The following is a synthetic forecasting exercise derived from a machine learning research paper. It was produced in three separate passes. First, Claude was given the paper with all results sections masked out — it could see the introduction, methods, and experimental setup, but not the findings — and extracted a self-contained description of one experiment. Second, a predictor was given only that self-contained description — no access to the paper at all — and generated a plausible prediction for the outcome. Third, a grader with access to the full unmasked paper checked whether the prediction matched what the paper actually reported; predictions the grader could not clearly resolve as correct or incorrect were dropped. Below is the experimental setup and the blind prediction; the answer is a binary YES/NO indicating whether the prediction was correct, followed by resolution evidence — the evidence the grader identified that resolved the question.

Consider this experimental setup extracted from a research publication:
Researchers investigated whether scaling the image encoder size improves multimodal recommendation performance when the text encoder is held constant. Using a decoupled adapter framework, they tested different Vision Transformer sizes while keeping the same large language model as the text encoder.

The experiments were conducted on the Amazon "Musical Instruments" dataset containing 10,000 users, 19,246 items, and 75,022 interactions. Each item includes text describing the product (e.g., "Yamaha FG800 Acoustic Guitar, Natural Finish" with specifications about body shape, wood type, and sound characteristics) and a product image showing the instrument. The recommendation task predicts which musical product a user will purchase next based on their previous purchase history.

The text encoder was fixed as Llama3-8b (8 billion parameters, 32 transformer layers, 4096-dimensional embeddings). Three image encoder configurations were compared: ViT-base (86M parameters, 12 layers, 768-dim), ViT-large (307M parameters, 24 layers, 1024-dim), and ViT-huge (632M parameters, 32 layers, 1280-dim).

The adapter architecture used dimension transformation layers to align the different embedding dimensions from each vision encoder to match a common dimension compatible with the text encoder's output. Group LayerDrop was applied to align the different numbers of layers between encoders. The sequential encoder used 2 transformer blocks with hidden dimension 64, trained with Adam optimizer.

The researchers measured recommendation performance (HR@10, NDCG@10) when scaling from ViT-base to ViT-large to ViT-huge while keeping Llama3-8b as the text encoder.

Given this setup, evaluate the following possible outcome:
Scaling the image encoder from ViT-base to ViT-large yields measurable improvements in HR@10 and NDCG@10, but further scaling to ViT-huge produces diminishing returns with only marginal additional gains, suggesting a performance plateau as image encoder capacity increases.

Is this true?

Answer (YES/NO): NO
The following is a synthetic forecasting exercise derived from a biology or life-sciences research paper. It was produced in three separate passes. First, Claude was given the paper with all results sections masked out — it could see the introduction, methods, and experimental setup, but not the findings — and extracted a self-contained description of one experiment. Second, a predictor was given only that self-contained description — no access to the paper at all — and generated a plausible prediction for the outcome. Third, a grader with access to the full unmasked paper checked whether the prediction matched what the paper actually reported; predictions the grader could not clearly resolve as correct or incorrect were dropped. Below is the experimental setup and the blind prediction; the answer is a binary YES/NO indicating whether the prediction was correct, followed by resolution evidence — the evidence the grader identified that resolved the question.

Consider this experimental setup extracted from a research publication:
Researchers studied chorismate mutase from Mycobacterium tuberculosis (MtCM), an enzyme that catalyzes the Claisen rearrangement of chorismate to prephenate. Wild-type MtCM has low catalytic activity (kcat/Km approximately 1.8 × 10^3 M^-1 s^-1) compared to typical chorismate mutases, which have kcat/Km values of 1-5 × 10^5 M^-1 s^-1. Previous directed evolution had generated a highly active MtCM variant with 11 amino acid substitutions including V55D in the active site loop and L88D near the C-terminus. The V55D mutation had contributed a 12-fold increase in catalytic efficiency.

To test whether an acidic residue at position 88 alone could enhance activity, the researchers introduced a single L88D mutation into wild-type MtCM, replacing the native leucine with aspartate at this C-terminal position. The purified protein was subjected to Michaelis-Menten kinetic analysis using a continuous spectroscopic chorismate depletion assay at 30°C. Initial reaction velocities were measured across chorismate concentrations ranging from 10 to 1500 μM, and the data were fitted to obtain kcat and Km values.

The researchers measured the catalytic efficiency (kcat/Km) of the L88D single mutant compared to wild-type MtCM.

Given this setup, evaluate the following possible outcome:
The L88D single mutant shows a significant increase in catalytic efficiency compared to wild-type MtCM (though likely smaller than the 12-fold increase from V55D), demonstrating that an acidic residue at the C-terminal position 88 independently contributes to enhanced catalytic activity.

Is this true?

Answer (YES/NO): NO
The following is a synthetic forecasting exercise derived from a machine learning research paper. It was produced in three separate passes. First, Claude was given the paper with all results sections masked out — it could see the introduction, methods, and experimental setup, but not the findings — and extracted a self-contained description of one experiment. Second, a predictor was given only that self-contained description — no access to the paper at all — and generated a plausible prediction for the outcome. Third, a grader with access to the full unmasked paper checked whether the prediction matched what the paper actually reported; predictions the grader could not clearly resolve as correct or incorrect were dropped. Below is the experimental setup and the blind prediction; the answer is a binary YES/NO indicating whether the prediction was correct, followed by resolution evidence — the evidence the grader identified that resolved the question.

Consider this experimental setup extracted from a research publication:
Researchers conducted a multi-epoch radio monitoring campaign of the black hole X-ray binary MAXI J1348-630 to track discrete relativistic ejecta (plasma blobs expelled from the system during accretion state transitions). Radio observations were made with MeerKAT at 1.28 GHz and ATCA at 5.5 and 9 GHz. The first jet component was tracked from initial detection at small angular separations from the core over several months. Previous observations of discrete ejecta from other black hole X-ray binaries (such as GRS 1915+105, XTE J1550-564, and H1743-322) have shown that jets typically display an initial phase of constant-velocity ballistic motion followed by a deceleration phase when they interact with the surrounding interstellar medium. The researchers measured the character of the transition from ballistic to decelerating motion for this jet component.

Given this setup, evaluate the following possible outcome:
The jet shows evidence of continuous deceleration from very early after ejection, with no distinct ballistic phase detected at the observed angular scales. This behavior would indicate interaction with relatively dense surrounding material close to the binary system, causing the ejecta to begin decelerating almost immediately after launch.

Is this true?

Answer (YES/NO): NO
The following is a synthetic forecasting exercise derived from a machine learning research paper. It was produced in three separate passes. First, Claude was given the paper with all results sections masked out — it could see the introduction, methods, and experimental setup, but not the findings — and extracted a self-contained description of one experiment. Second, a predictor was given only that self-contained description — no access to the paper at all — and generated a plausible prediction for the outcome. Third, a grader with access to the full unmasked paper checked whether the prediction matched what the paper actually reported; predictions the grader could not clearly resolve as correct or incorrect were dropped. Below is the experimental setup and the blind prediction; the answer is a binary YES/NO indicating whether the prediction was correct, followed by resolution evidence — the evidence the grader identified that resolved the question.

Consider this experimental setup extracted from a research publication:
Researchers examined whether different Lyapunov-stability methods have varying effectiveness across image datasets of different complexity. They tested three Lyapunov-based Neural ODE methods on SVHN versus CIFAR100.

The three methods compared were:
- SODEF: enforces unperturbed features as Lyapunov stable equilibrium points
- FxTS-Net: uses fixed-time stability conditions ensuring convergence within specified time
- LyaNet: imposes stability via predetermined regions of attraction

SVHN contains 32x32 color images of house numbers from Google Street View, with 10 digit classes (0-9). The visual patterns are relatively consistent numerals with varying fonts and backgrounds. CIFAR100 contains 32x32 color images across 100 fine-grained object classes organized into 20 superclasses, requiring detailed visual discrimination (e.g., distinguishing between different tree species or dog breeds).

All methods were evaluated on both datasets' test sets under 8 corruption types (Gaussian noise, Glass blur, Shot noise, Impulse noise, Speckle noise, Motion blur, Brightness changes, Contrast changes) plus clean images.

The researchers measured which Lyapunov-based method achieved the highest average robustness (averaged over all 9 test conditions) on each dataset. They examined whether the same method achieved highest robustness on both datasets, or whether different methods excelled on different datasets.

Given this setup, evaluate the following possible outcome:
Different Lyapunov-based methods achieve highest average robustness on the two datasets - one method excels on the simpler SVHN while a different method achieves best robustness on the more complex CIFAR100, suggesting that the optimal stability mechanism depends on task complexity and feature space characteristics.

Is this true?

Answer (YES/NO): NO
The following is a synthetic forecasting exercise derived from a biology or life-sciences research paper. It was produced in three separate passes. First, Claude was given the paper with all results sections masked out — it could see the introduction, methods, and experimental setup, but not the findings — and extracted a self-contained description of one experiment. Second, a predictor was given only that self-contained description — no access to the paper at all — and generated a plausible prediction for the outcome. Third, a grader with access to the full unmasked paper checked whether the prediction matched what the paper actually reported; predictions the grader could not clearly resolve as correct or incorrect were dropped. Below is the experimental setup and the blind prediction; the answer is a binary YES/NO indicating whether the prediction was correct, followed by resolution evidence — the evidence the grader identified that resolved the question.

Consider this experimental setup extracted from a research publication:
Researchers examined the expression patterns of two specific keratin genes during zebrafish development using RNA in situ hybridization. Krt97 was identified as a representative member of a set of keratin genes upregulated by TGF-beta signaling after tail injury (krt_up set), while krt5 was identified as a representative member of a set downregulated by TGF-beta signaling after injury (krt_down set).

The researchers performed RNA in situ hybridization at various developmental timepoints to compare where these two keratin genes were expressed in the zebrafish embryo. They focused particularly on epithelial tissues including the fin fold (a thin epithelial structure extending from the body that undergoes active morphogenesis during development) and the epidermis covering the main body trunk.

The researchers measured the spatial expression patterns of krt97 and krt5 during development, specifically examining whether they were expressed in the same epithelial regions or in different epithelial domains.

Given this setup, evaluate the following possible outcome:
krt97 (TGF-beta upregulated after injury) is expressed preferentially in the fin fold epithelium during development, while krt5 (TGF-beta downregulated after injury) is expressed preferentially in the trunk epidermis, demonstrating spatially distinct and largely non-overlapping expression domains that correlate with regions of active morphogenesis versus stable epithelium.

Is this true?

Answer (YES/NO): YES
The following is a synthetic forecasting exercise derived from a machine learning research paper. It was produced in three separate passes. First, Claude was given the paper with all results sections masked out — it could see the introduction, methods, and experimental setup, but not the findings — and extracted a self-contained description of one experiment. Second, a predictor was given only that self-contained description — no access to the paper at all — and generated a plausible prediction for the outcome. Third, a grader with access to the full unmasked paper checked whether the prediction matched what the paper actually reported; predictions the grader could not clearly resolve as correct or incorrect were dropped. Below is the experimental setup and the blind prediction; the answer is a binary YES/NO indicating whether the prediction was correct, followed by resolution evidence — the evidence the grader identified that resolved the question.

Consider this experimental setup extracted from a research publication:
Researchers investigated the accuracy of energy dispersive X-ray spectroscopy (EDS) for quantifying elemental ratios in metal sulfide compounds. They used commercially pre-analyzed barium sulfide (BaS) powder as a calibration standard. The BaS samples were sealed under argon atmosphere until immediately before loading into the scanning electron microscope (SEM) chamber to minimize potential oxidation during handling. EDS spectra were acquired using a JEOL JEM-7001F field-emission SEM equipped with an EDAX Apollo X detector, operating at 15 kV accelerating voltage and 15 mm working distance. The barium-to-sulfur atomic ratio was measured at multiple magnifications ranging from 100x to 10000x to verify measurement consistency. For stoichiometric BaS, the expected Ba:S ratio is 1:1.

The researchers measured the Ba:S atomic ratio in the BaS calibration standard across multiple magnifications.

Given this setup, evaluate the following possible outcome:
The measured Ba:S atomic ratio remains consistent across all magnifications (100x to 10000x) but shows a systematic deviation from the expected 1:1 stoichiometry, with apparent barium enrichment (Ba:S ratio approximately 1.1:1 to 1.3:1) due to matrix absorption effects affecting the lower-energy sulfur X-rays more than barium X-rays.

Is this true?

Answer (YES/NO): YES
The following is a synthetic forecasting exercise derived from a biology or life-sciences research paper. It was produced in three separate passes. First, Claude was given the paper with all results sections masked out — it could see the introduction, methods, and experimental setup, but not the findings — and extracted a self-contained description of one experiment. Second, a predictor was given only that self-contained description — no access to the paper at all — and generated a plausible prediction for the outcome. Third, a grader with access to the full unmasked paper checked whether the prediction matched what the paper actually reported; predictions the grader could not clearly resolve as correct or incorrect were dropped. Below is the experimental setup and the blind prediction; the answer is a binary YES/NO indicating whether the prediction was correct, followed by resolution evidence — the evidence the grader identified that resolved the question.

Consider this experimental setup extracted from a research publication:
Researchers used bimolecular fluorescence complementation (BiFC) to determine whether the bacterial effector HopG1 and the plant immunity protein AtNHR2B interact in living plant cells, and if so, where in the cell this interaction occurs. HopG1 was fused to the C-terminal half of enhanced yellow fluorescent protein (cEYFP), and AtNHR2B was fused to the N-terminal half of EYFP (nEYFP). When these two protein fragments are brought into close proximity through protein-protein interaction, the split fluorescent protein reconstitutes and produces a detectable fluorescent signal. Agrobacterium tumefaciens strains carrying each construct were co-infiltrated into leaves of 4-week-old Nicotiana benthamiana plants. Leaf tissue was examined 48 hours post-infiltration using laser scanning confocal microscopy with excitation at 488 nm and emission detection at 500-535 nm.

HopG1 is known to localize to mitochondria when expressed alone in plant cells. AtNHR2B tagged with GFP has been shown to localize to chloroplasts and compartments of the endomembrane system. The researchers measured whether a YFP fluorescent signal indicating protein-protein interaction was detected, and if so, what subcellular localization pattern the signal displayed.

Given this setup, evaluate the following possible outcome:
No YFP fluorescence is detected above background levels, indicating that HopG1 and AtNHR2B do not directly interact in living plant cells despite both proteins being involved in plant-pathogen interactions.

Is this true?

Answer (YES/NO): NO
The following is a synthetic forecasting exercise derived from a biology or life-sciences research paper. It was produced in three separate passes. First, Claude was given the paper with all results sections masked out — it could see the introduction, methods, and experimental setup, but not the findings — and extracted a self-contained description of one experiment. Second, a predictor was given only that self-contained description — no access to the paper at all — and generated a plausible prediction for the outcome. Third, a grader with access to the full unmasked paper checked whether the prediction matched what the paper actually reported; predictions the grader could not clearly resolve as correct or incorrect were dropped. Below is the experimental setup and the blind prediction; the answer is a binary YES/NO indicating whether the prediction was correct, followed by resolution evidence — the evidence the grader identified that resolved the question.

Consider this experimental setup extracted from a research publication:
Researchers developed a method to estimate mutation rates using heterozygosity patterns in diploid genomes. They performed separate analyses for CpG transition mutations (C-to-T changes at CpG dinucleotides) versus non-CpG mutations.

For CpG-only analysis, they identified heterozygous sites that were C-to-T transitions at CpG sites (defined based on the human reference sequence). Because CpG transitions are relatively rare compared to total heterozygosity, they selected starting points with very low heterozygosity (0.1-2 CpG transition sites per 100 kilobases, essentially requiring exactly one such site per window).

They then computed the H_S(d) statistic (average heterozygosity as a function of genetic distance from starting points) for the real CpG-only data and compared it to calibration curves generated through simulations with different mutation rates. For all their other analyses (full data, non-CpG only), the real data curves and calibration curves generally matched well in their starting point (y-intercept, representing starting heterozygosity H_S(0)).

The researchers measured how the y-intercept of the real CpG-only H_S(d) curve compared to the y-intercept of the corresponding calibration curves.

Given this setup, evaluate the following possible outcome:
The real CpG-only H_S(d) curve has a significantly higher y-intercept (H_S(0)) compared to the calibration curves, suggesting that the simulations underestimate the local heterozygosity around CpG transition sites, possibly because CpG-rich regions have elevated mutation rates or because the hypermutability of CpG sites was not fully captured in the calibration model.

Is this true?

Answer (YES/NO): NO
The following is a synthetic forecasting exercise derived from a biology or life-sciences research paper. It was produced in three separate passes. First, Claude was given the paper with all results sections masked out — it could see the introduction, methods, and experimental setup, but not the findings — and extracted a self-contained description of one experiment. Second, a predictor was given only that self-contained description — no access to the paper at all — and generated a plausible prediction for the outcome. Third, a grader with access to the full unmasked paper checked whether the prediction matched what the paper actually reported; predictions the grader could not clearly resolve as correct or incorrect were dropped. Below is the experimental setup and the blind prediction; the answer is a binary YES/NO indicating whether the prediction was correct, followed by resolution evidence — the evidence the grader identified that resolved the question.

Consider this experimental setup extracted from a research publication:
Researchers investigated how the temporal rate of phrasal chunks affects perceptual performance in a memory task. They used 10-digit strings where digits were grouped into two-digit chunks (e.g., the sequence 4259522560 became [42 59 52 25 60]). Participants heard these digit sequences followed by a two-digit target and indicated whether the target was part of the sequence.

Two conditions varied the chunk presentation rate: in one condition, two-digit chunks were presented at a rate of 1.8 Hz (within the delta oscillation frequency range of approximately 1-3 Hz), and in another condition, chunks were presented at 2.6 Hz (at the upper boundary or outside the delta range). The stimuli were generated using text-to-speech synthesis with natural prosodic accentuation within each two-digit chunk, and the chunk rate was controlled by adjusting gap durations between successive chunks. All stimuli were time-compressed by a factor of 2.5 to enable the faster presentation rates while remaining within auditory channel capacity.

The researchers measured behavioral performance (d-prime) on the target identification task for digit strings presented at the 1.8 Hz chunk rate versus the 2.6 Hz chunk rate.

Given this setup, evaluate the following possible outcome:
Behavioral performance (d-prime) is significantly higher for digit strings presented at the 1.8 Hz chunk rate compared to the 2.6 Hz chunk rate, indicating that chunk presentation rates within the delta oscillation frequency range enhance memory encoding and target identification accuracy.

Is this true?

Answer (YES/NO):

━━━━━━━━━━━━━━━━

• **TASK PROMPT**
Beginning with the line in which "Researchers investigated how" appears, print each remaining line of the listing exactly, the last line included.

• **WRITTEN RESPONSE**
Researchers investigated how the temporal rate of phrasal chunks affects perceptual performance in a memory task. They used 10-digit strings where digits were grouped into two-digit chunks (e.g., the sequence 4259522560 became [42 59 52 25 60]). Participants heard these digit sequences followed by a two-digit target and indicated whether the target was part of the sequence.

Two conditions varied the chunk presentation rate: in one condition, two-digit chunks were presented at a rate of 1.8 Hz (within the delta oscillation frequency range of approximately 1-3 Hz), and in another condition, chunks were presented at 2.6 Hz (at the upper boundary or outside the delta range). The stimuli were generated using text-to-speech synthesis with natural prosodic accentuation within each two-digit chunk, and the chunk rate was controlled by adjusting gap durations between successive chunks. All stimuli were time-compressed by a factor of 2.5 to enable the faster presentation rates while remaining within auditory channel capacity.

The researchers measured behavioral performance (d-prime) on the target identification task for digit strings presented at the 1.8 Hz chunk rate versus the 2.6 Hz chunk rate.

Given this setup, evaluate the following possible outcome:
Behavioral performance (d-prime) is significantly higher for digit strings presented at the 1.8 Hz chunk rate compared to the 2.6 Hz chunk rate, indicating that chunk presentation rates within the delta oscillation frequency range enhance memory encoding and target identification accuracy.

Is this true?

Answer (YES/NO):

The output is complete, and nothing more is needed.